INSTRUÇÕES:
**1.** No texto sobre o vazio existencial, quais são as três táticas clássicas usadas para se livrar do vazio?
**2.** Reproduza fielmente o trecho do texto sobre o vazio existencial que começa em "O vazio é um estado-portal" e termina em "beleza e sabedoria.".

Um dos maiores desafios no processo de autoconhecimento e transformação pessoal é saber lidar com o vazio existencial que emerge, especialmente, em momentos de crise. Um dia acordamos e ele simplesmente está lá, instalado em nós. Não sabemos nem queremos saber de onde veio nem por quê nem pra quê, mas sabemos que queremos que ele desapareça o mais rápido possível. E para isso estamos dispostos a pagar qualquer preço, fazer qualquer loucura, consumir qualquer besteira, desatinar qualquer absurdo usando as 3 táticas clássicas - anestesiar, escapar ou entupir o vazio com todo tipo de lixo.
Ignorado nas mídias sociais, inexistente no "show business", negado no mundo corporativo e incompreendido pela maioria, o vazio e seus afluentes esvaziantes foram amaldiçoados pela nossa cultura liquefeita e hiperacelerada que tanto valoriza a superfície, o banal, o instantâneo, o virtual e o fake. Segundo esta visão distorcida da realidade, se permitir estar no vazio é um crime a ser punido, uma doença a ser curada, um estado a ser evitado. Porém, o mais curioso deste processo é constatar que não importa o que façamos, nem a potência da droga que consumimos, o maldito vazio teima em escapar pelas frestas invisíveis da psique e sempre retorna sorrateiro para nos mostrar que há algo errado neste pantomima.
Não sei quando começou este processo de domesticação e negação do vazio, mas suspeito que começou no dia em que deixamos de nos aceitar como seres humanos que, as vezes, em meio à complexidade escaldante da vida, se estraçalham por aí, se perdem sem rumo na vida, desentendem o que lhes está acontecendo, colapsam, choram e sofrem suas dores e tremores variados, com seus percalços descalços, com seus medos bobos e imaturidades constantes. Sim, ser humano é um caos, as vezes criativo, as vezes dramático e quase sempre os dois juntos, e o vazio, sim, o vazio existencial está justamente aí para nos ajudar, para nos alertar, para nos mostrar que está na hora de sair da psicomatrix de mentiras e ilusões, que precisamos respirar, caminhar, dar um abraço, rir, sorrir, tomar sol e não fazer nada para resgatar o fio da meada de nós mesmos esquecido lá no fundo do poço da alma debaixo da montanha de lixo emocional que acumulamos desde sempre.
O vazio é um estado-portal que tem o poder de nos reconectar a n ós mesmos; é entre, através e além dele que podemos resgatar nosso caminho perdido, nossa vontade adormecida, nossos sonhos soterrados e nossa criatividade embotada. O vazio é um canal de resgate, de reencontro de reparo e reconexão. Estar, aceitar, ficar e sustentar o vazio pode ser, no começo, desesperador, angustiante, ansiolítico e enlouquecedor, mas negá-lo, fugi-lo ou entupi-lo sistematicamente é a mais vil das traições, a traição a nós mesmos, ao nosso melhor futuro e ao fluxo natural de verdades que desliza silenciosamente em nós esbanjando beleza e sabedoria.

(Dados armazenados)
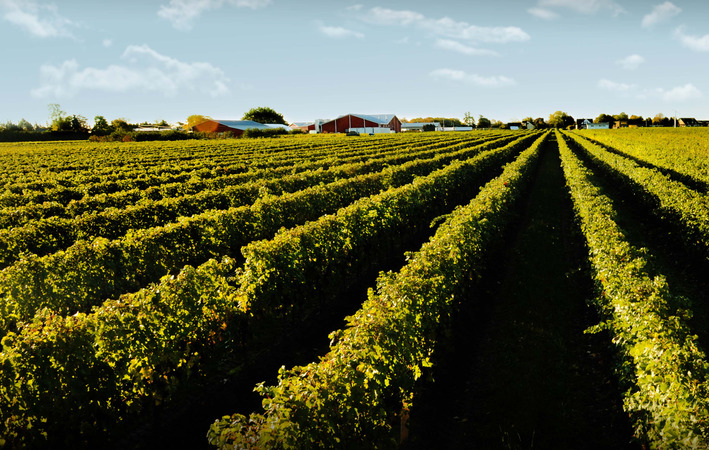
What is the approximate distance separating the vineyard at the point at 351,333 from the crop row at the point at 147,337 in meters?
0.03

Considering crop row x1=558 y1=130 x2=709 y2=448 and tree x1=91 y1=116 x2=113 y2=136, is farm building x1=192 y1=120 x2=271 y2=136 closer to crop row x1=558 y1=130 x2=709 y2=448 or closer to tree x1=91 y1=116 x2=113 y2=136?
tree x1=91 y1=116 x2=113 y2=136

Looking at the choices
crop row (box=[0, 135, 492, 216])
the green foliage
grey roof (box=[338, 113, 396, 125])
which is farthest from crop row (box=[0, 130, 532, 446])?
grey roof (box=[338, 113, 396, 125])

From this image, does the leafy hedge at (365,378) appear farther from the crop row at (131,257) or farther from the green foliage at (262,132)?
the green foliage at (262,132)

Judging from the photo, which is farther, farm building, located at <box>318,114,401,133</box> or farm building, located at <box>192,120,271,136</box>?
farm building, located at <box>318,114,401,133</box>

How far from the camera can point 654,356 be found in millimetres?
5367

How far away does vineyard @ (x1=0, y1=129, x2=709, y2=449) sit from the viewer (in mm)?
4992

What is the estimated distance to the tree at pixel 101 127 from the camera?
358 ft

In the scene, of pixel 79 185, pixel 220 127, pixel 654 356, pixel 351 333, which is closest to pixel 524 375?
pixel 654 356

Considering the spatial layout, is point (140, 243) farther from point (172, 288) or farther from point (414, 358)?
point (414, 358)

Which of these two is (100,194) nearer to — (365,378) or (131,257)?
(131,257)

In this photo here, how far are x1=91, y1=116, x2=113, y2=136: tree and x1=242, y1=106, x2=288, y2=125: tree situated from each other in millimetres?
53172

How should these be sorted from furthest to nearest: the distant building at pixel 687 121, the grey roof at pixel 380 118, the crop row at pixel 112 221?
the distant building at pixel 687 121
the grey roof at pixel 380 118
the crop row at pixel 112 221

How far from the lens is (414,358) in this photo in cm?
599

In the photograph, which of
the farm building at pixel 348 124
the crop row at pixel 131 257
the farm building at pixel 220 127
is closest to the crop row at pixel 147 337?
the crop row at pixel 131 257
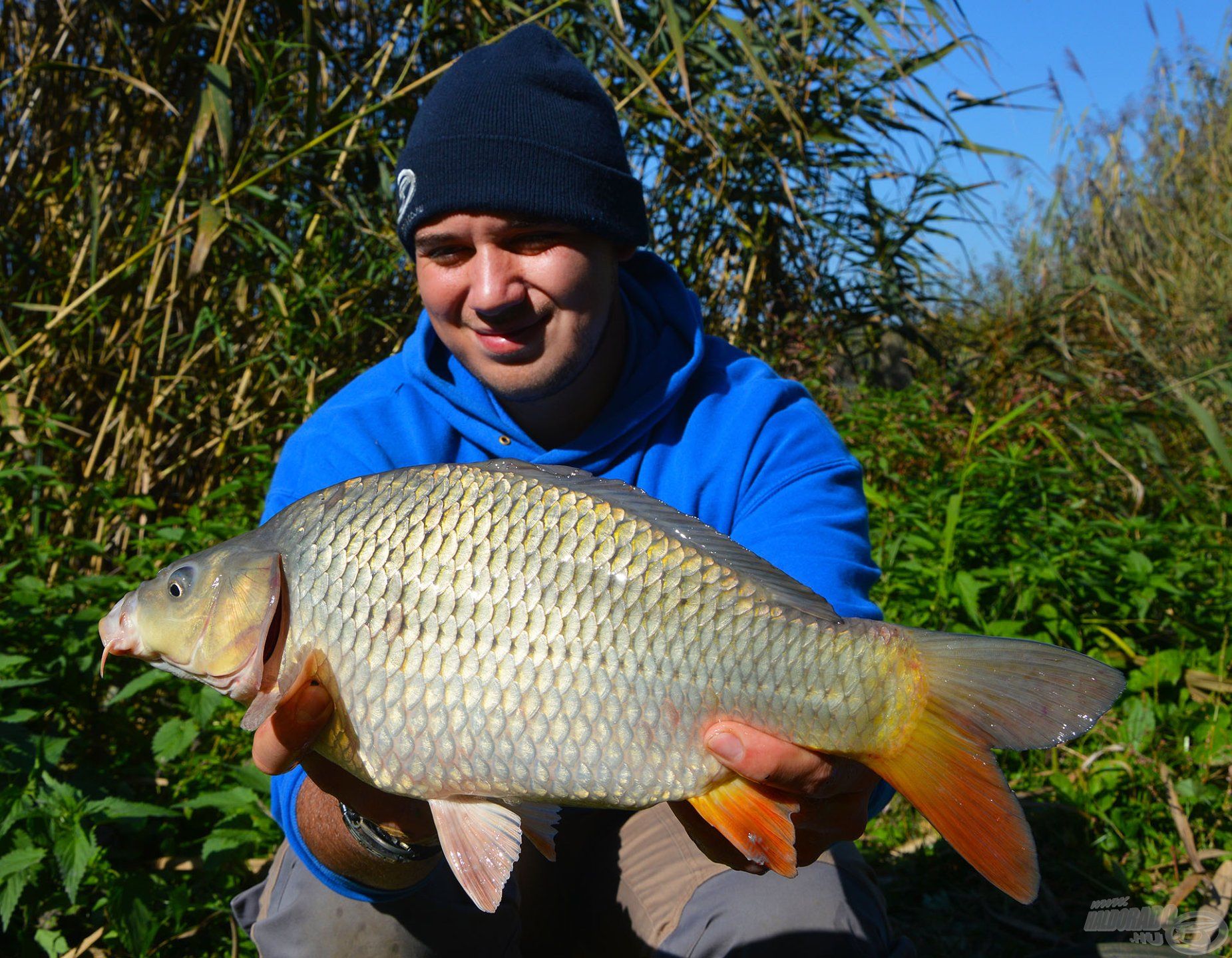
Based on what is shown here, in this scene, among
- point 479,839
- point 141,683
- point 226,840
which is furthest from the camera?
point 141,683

RESPOSTAS POR TAREFA:
**1.** Anestesiar, escapar ou entupir o vazio com todo tipo de lixo.

**2.**
O vazio é um estado-portal que tem o poder de nos reconectar a n ós mesmos; é entre, através e além dele que podemos resgatar nosso caminho perdido, nossa vontade adormecida, nossos sonhos soterrados e nossa criatividade embotada. O vazio é um canal de resgate, de reencontro de reparo e reconexão. Estar, aceitar, ficar e sustentar o vazio pode ser, no começo, desesperador, angustiante, ansiolítico e enlouquecedor, mas negá-lo, fugi-lo ou entupi-lo sistematicamente é a mais vil das traições, a traição a nós mesmos, ao nosso melhor futuro e ao fluxo natural de verdades que desliza silenciosamente em nós esbanjando beleza e sabedoria.